== Exercise instructions ==
In the capstone project summary below, what share of the corpus lines was sampled to find the most common n-grams?

┌─ Text to read

Coursera JHU Data Science Specialization

Summary

I loaded in a corpus of texts from the Coursera course, and conducted some exploratory analyses of these texts. Since the corpus is quite large, I sampled 10% of lines from the corpus to find the most common n-grams (i.e., n = 1, 2, 3, 4). In my sample, I also determined that ~13 000 words provided coverage for 90% of the corpus, and the number of words required to reach 100% coverage exceeded 100 000.

I used the following packages: ggplot2, gridExtra, knitr, readtext, quanteda, stringi, and tidyverse.

In the coming weeks, I will need to construct a predictive model for user text input. The data will be divided into training, development and test sets to develop this model. The n-gram frequency tables from the training set will be used to predict the next word, given the user’s text input (Markov assumption) This will be based on a backoff strategy, where an (n-1)-gram will be used whenever an n-gram is not available, defaulting to a unigram if needed.

In the Shiny app, users will input text which will then:

Be converted to lowercase,
Be stripped of numbers, symbols, punctuation, non-ASCII characters, and whitespace,
Search n-grams to retrieve matching patterns to present to the user

Tasks

From Capstone Project descriptions:

Obtaining the data - Can you download the data and load/manipulate it in R?
Familiarizing yourself with NLP and text mining - Learn about the basics of natural language processing and how it relates to the data science process you have learned in the Data Science Specialization.
Tokenization - identifying appropriate tokens such as words, punctuation, and numbers. Writing a function that takes a file as input and returns a tokenized version of it.
Profanity filtering - removing profanity and other words you do not want to predict.
Exploratory analysis - perform a thorough exploratory analysis of the data, understanding the distribution of words and relationship between the words in the corpora.
Understand frequencies of words and word pairs - build figures and tables to understand variation in the frequencies of words and word pairs in the data.
Build basic n-gram model - using the exploratory analysis you performed, build a basic n-gram model for predicting the next word based on the previous 1, 2, or 3 words.
Build a model to handle unseen n-grams - in some cases people will want to type a combination of words that does not appear in the corpora. Build a model to handle cases where a particular n-gram isn’t observed.

└─
┌─ Data segment

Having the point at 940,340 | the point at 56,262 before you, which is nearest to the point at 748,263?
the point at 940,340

└─

== Task answer ==
10% of the lines.